By Sandi Weaver Special to The Star  August 14, 2018 12:00 AM 
 
Tariffs are in the headlines as often as we see political ads on TV. What do tariffs do to you?
 
Let’s look at Apple’s IPhone 6. It costs about $236 to make. The design and software are “made in the USA.” The highervalue components are made in Japan, South Korea, Germany and the United States. China adds in some low-value components and assembles it. China’s share of the total cost is 5 percent, yet the entire phone is considered an import for trade balance statistics.
 
When you’re the consumer, if a tariff is increased on imported iPhones, you’ll pay more. If Apple decides to make the entire phone in the U.S., you’ll pay more. According to the Massachusetts Institute of Technology, making the entire phone in the U.S. would add $100 to the cost.
 
When you’re an investor in Apple stock, tariffs may lower the net profit in iPhones, lowering the price of the stock.
 
 Which imports get more expensive to buy with these tariffs? 
 
That’s farm equipment, some cars (Sweden’s Volvo, Germany’s BMW), washing machines, lumber and some health care equipment so far, but the list is rapidly expanding.
 
The broader hit is the 10 percent tariff on aluminum and 25 percent on steel we’ve levied on Canada, Mexico, Europe, China and just about everybody. You’ll pay more for your beer cans, your Campbell’s soup and your cars (even U.S.made). Sometimes these are small dings to your pocketbook — a couple pennies in a can, but it can be more. Your Harley-Davidson motorcycle will likely dent your checkbook for an extra $2,200.
 
The increased tariffs on lumber from Canada are adding about $9,000 to the cost of the average single-family home.
 
Two serious impacts are retaliatory tariffs and job loss.
 
China, Canada, Mexico and Europe have retaliated with tariffs of their own. We tariff them on what we buy from them. They tariff us on what they buy from us. For example, U.S. farmers grow a lot of soybeans. We consume 33 percent of them ourselves. We export 67 percent. Half of those go to China alone. China is adding a retaliatory tariff on U.S. soybeans and will now buy more from Brazil.
 
We have 900 firms with 80,000 workers that produce steel. But we have 29,000 U.S. firms with 900,000 workers that use steel. The costs at those 29,000 firms just went up, and their net profits may drop. Firms with lower profits tend to have fewer workers. Firms will also manufacture a product overseas in order to avoid exporting and paying a tariff.
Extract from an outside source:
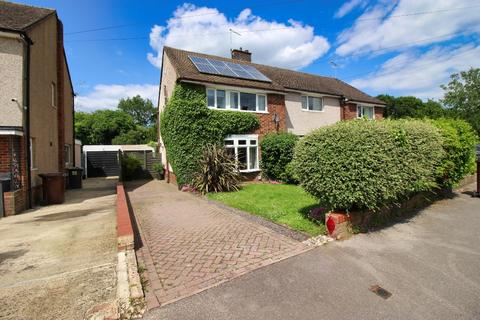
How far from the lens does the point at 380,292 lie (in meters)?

GM will make a car in China with Chinese labor to avoid a tariff, rather than make a car in the U.S. to ship to China and pay a tariff.
 
What does history foretell for your investments? 
 
It’s apparent that experts haven’t yet sorted out the net impact on the average tariff rate, the number of jobs we can expect to lose, the higher prices we can expect to pay, or the loss to our economic GDP.
 
The markets seem to reflect this, reacting to headlines then settling back to normal levels. It’s difficult to get good data to project the impact of tariffs. Let’s hope cooler heads — and trade negotiations — prevail.